[Items from a dataset]

+===+

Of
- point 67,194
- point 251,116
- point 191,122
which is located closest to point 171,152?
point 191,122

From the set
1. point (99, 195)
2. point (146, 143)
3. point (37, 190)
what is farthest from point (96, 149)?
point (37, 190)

+===+

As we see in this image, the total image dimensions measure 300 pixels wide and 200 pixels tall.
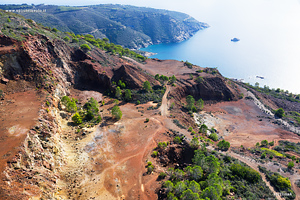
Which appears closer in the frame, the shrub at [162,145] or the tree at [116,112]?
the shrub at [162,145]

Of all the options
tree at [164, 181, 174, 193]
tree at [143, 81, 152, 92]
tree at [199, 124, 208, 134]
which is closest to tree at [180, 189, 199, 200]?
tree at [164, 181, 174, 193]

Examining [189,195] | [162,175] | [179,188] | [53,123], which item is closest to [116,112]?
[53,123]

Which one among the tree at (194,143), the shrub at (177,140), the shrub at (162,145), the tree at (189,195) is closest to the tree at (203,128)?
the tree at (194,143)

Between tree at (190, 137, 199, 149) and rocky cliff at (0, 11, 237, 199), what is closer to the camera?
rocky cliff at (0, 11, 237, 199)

+===+

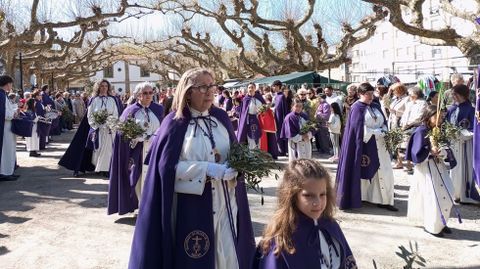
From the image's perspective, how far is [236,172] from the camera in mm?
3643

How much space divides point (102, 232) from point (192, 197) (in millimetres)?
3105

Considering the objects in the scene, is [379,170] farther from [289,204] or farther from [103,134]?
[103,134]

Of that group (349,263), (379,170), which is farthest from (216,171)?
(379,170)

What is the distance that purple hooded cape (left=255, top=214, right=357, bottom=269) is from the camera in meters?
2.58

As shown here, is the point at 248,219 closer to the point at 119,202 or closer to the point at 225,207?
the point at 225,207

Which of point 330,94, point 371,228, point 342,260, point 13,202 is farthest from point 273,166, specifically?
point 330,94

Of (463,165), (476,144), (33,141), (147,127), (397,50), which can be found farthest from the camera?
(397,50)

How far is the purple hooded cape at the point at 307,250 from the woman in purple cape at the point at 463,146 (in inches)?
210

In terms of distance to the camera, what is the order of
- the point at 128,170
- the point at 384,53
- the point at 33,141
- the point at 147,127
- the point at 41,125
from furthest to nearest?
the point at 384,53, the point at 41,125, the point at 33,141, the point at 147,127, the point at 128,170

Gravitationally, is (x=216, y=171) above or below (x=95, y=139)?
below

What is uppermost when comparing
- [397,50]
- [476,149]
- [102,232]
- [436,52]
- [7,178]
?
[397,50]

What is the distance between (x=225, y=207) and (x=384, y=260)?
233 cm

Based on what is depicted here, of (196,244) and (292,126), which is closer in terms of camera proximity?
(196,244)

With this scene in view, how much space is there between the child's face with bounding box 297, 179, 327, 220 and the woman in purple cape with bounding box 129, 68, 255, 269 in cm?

+===+

AIM OF THE TASK
Identify each line above that contains the string "farthest", and copy those lines. Matching is case-sensitive.

CORRECT ANSWER
what is farthest from point (96, 149)?
Of that group (349,263), (379,170), which is farthest from (216,171)?
Which of point 330,94, point 371,228, point 342,260, point 13,202 is farthest from point 273,166, specifically?
Of (463,165), (476,144), (33,141), (147,127), (397,50), which can be found farthest from the camera?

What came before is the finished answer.